Question about shaders and L2 texture caches

I have a simple shader that wants to sum many textures together in a render pass. There is no kernel or random access occurring, the final output should just be the sum of each pixel at the same texture coordinate from all the textures. For this example say I’m trying to do this with 200 textures.
Previously with OpenGL due to the limited number of texture image units available, I’d split this up into groups of 16 or 32 textures in a pass and ping-pong the running total texture with the output textures to accumulate the result. With Vulkan and it’s large number of image descriptors we can bind, I decided to try to do this all in a single renderpass.
However this ended up being much slower than splitting it across multiple passes, which surprised me. I profiled using NSight, which showed me I was having much less L2 cache hits than the 32 textures/pass workflow.
When doing 32 textures per pass, I would assume that by the time the 32nd texture is sampled, data from the 1st texture would have been pushed out of the L2 cache anyways. However that doesn’t seem to be the case. Does anyone have any insight into what is happening here?
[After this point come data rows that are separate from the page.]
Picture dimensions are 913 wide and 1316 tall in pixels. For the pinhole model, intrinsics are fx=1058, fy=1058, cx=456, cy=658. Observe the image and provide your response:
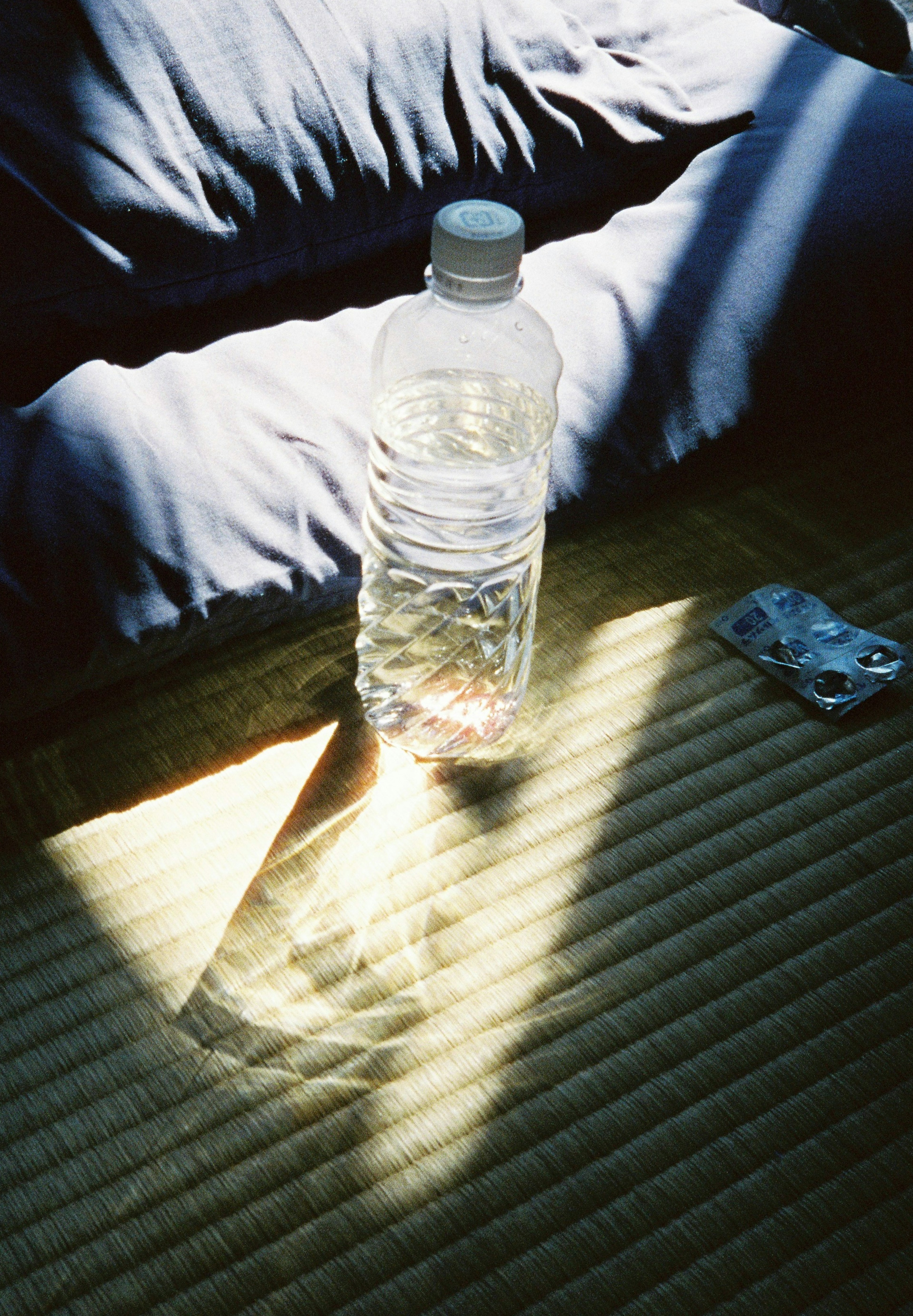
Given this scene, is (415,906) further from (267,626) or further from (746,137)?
(746,137)

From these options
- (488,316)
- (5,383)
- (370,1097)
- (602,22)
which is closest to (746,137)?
(602,22)

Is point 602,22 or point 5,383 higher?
point 602,22

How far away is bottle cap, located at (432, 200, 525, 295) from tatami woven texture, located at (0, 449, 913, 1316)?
0.38 m

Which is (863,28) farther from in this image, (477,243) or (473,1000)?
(473,1000)

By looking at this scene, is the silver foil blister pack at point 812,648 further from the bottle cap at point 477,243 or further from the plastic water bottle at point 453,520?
the bottle cap at point 477,243

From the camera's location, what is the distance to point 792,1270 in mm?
650

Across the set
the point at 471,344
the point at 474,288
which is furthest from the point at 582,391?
the point at 474,288

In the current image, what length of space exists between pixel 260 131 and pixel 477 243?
1.17 ft

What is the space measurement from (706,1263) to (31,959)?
1.61ft

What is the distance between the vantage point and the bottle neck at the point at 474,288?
71 cm

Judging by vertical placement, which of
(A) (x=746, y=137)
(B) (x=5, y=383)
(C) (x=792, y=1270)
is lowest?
(C) (x=792, y=1270)

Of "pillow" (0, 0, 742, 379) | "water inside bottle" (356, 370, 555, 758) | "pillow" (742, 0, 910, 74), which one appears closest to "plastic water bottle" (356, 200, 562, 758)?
"water inside bottle" (356, 370, 555, 758)

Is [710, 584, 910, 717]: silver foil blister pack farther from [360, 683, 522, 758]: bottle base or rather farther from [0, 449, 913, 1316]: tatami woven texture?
[360, 683, 522, 758]: bottle base

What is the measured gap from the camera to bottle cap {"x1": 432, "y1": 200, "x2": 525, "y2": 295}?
69cm
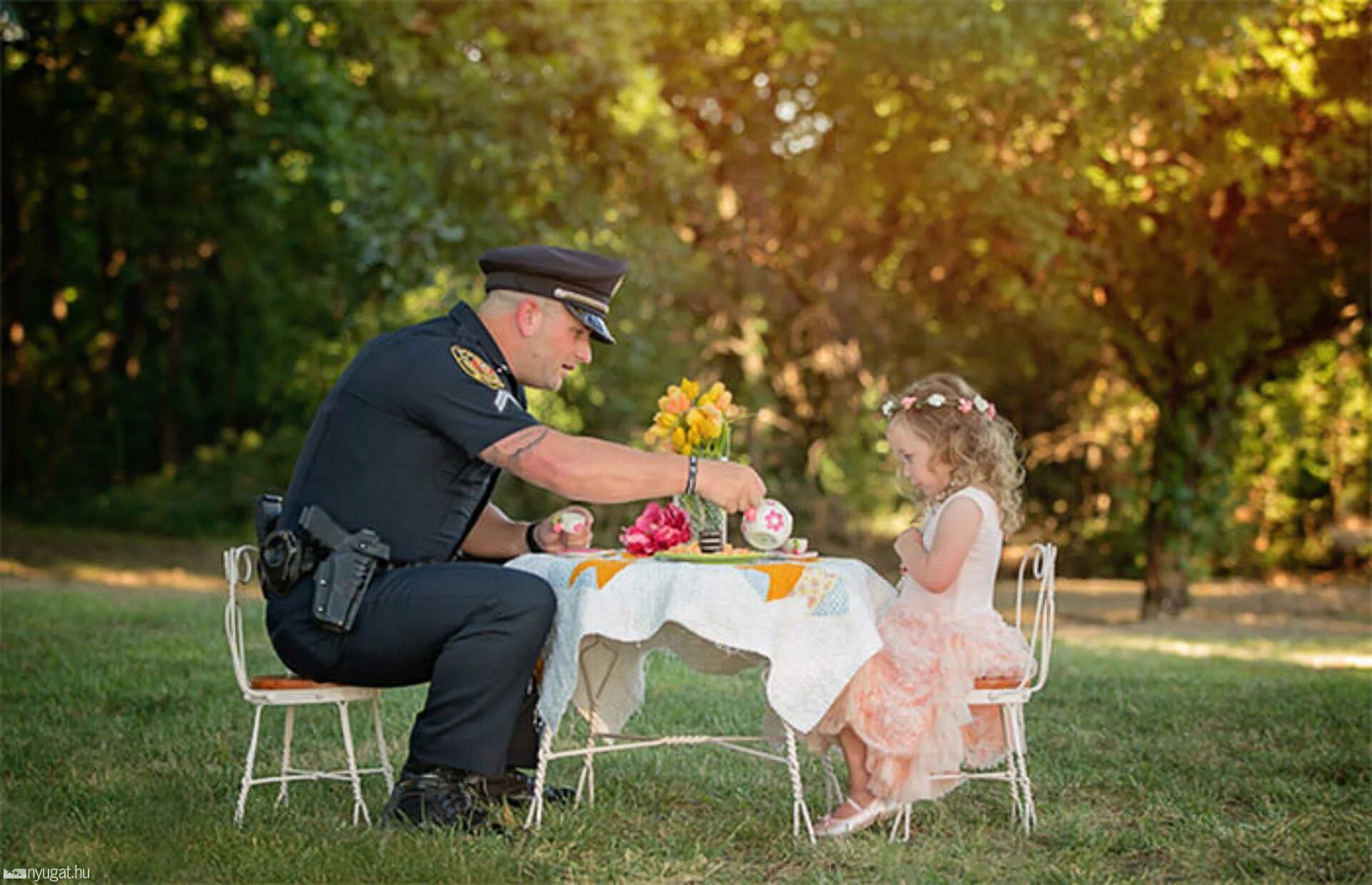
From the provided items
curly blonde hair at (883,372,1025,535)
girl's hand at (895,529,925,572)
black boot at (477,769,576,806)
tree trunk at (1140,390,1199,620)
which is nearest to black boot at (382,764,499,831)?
black boot at (477,769,576,806)

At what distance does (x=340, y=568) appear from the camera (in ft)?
14.9

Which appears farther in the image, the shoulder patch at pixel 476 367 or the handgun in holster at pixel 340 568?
the shoulder patch at pixel 476 367

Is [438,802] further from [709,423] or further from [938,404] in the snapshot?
[938,404]

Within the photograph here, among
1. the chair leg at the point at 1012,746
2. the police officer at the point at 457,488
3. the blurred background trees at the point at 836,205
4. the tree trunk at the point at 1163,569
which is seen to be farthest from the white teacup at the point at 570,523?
the tree trunk at the point at 1163,569

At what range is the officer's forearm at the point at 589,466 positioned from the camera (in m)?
4.54

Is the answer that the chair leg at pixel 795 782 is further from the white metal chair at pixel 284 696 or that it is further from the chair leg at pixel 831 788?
the white metal chair at pixel 284 696

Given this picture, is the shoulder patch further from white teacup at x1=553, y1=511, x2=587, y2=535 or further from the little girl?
the little girl

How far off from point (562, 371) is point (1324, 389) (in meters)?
15.7

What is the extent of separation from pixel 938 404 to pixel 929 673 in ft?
2.66

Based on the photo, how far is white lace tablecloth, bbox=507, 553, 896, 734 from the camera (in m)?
4.42

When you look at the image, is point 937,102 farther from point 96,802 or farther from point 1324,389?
point 96,802

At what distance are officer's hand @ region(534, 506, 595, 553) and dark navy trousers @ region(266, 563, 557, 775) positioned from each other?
0.50 meters

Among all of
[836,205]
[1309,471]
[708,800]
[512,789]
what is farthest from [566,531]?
[1309,471]

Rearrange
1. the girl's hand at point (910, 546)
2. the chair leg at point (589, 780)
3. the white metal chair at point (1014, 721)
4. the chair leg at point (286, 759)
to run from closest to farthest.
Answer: the white metal chair at point (1014, 721) → the girl's hand at point (910, 546) → the chair leg at point (286, 759) → the chair leg at point (589, 780)
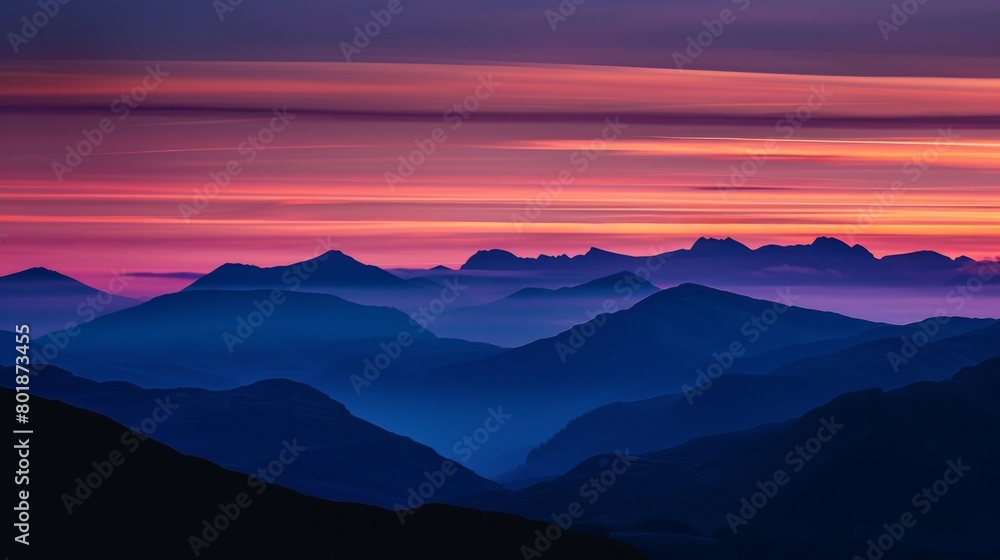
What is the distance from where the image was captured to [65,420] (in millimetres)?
142250

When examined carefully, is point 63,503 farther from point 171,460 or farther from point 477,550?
point 477,550

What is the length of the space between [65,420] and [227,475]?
1861 cm

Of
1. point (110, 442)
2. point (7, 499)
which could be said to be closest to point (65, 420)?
point (110, 442)

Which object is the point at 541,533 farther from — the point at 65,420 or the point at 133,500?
the point at 65,420

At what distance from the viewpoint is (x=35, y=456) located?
130 m

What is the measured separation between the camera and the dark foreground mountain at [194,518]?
118938 millimetres

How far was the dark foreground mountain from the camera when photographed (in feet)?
390

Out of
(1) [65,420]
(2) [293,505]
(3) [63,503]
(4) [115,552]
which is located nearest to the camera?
(4) [115,552]

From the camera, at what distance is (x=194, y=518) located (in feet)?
417

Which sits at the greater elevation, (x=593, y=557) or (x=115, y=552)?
(x=593, y=557)

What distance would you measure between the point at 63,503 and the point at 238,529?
16.6m

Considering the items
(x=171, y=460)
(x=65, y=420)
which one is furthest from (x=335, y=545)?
(x=65, y=420)

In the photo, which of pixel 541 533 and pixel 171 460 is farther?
pixel 171 460

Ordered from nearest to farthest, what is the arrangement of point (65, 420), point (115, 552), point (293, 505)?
point (115, 552), point (293, 505), point (65, 420)
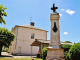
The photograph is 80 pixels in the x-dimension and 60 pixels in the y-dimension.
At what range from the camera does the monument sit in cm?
789

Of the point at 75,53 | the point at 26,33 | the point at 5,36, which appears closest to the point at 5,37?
the point at 5,36

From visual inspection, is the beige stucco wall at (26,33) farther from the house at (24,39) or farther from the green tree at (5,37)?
the green tree at (5,37)

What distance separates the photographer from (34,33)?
26812mm

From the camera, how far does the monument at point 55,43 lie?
7891 millimetres

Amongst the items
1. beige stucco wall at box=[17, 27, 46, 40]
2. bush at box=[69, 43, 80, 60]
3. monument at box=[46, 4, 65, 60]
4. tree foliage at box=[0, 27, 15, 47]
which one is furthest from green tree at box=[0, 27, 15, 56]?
bush at box=[69, 43, 80, 60]

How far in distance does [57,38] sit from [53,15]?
2.17 m

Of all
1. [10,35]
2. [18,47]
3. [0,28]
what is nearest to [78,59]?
[10,35]

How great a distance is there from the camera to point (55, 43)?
820 centimetres

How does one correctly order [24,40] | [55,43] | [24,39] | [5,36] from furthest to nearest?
[24,39]
[24,40]
[5,36]
[55,43]

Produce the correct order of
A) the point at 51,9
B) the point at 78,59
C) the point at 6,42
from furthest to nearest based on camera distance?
the point at 6,42 < the point at 51,9 < the point at 78,59

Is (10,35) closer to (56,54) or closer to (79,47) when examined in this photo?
(56,54)

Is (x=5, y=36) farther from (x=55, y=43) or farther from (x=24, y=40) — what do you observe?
(x=55, y=43)

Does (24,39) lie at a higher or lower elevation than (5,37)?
lower

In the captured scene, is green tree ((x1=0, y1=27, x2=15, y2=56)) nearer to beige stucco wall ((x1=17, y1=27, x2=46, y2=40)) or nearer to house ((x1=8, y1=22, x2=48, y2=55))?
house ((x1=8, y1=22, x2=48, y2=55))
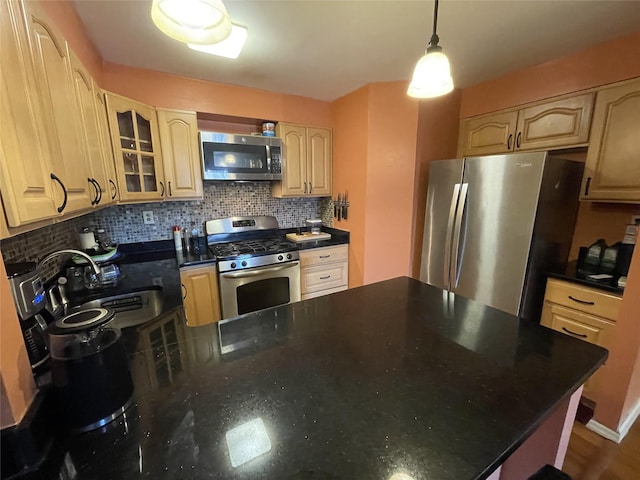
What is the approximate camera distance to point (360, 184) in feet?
8.52

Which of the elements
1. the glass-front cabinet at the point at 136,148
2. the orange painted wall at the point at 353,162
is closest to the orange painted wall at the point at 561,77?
the orange painted wall at the point at 353,162

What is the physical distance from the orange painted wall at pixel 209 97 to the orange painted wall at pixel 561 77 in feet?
4.77

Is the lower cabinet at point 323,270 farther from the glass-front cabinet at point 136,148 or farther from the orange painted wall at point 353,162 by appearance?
the glass-front cabinet at point 136,148

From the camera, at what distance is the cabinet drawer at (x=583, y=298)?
63.1 inches

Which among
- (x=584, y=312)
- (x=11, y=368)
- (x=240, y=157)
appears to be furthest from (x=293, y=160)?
(x=584, y=312)

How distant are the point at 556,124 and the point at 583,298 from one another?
126 cm

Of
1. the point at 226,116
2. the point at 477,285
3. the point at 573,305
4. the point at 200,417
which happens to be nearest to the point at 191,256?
the point at 226,116

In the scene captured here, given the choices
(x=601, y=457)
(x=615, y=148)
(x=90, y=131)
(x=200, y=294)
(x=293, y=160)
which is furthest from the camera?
(x=293, y=160)

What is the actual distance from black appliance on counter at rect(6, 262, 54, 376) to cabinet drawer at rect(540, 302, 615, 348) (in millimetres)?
2536

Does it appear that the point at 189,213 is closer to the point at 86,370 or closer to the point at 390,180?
the point at 390,180

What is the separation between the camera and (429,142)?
2.47m

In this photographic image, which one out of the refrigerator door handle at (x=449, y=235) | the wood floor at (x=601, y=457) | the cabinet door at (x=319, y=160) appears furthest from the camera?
the cabinet door at (x=319, y=160)

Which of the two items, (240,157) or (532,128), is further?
(240,157)

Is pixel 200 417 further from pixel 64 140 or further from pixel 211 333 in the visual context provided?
pixel 64 140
Is it that threads are going to sleep after sampling some of the texture (waiting for the data to arrive), causing new ones to wake up and start new texture fetches, which ends up thrashing memory when I’m trying to do 200 textures in a single pass?
Any way I could make this fast in a single pass, even in a compute shader?

Hi @MalcolmB,

sadly I am unable to answer your question here. I am just wondering if there might be a better category than GPU Hardware for this topic. Maybe Vulkan since you mentioned this happens after switching there from OpenGL?

And in case you are not aware, there is also a general NVIDIA developer Discord where someone might be able to comment.